North Shore City walking buses get SunSmart

Eight of North Shore City's walking school buses have joined forces with the Cancer Society to walk the talk of staying safe in the sun.

Campbells Bay, Pinehill, Devonport, Target Road, Forrest Hill, Sherwood, Bayswater and Vauxhall primary schools will use their walking buses to build awareness of the Cancer Society's Tiger the Prawn's SunSmart message of Slip, Slop, Slap and Wrap.

Tiger is a prawn with attitude who gives a serious SunSmart message in a fun way. His message is targeted particularly at children 12 and under and their parents.

Cancer Society health promotion manager, Wendy Fulton says children's skin is very vulnerable to sunburn.

"This burning which is very painful causes damage and leads to premature ageing of the skin and the risk of skin cancer later in life. Sometimes, for example when there is light cloud or the day is cool, we don't even realise how much Ultraviolet Radiation (UVR) is present. It is this UVR that damages our skin and contributes to our very high death rates from melanoma and other skin cancers," she says.

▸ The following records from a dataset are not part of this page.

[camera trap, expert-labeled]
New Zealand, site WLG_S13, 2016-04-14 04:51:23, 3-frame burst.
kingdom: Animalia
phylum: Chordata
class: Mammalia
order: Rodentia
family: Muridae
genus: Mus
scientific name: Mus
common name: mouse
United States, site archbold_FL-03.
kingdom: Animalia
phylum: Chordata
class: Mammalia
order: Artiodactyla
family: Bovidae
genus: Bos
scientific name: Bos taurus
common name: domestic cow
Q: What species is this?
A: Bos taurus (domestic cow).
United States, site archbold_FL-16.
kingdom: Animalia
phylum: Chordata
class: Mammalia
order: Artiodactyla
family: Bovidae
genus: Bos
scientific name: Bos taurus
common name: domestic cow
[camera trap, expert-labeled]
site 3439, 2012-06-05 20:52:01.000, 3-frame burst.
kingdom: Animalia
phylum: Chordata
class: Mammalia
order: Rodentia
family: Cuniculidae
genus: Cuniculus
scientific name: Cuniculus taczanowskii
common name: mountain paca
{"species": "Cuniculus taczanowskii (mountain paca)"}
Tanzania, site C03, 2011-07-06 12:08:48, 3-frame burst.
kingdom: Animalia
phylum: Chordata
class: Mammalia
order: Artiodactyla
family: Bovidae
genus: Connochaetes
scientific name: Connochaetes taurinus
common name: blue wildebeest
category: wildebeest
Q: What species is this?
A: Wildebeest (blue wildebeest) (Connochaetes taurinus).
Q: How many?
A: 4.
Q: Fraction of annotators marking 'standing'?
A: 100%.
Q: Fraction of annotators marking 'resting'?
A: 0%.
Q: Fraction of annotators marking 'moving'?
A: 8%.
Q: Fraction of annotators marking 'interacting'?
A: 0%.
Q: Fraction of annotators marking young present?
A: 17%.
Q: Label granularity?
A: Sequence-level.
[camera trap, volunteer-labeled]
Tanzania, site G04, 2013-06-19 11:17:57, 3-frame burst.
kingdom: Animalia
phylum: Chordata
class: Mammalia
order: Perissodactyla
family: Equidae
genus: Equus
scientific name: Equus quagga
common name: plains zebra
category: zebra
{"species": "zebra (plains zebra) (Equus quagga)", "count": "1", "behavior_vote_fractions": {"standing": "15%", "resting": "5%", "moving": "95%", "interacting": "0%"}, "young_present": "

As part of the joint promotion, walking school bus parent volunteers will carry a Cancer Society UV Index Card and children will learn when the UV rays are at their highest. The Cancer Society will also be providing sunscreen for walking school bus first aid kits. "The children will be taking Tiger's advice and enjoying summer by being brighter than the sun by Slip, Slop, Slap and Wrapping this summer," says Ms Fulton.

North Shore City's traffic services manager, Tom Morton, says walking school buses were originally started to relieve congestion at the school gate but are now delivering a whole range of benefits.

"Linking the SunSmart message to the healthy exercise message is just another example of all the great things that walking school buses can deliver. They also provide road safety education from a pedestrian's point of view and safety from stranger danger. Parents and children are also finding they are meeting new people in their communities," he says.

Mr Morton says that the reduced traffic around schools (around 230 less cars in North Shore City) is also contributing to less air pollution, and less water pollution from the water that ends up in our stormwater drains from the road. "We have over 40 buses now in operation at 20 schools and the numbers are growing all the time. It's important that we remind the children on our walking buses of the need to protect themselves from the sun when walking to and from school .We are pleased to be part of this partnership with the Cancer Society," he says.